Task statement:
Give again, word for word, every line in the entries below from the line with "this 474×296 image." up to and including the line with "this 803×452 image.", and no other line.

Entries shown:
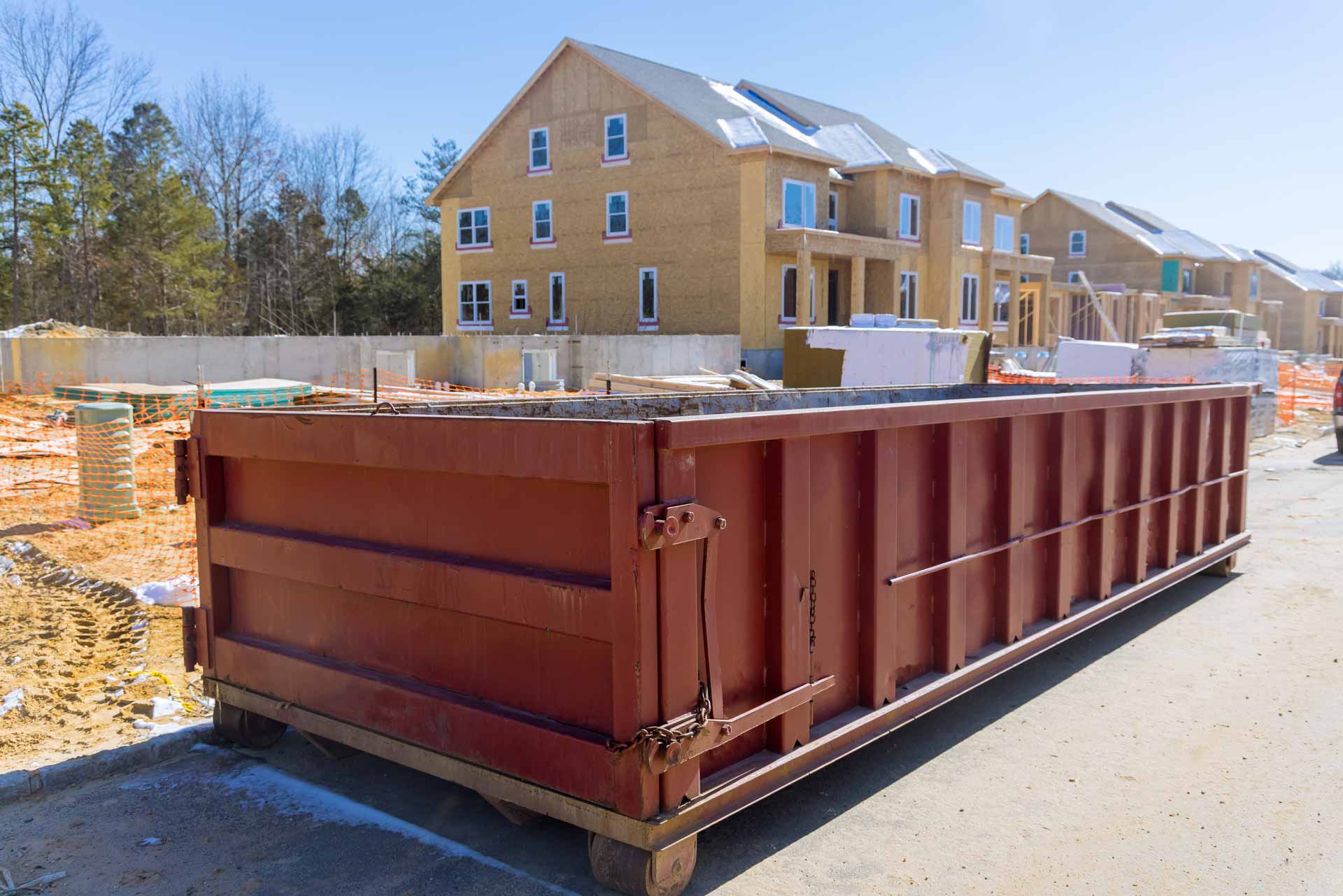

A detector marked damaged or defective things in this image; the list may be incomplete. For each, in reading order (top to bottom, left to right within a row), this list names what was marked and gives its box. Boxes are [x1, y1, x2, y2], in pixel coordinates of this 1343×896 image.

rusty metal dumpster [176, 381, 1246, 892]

---

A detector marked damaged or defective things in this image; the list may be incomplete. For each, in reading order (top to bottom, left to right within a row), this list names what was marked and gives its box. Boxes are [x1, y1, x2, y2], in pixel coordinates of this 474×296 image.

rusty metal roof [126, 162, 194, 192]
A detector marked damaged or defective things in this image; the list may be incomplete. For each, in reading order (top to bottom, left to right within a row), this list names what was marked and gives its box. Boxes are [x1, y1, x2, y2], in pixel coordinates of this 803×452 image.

Finished exercise:
A detector marked damaged or defective things in this image; the list may be incomplete. For each, in reading order (top to bottom, left to right within a row), this list names what was marked and gives its box. Boxes are [x1, y1, x2, y2], in pixel coordinates of this 474×296 image.

rusty metal roof [126, 162, 194, 192]
A detector marked damaged or defective things in this image; the list may be incomplete. For each, in reading order (top to bottom, left to right within a row), this list names what was marked and gives its box. Boxes are [x1, y1, x2, y2], in pixel coordinates of this 803×452 image.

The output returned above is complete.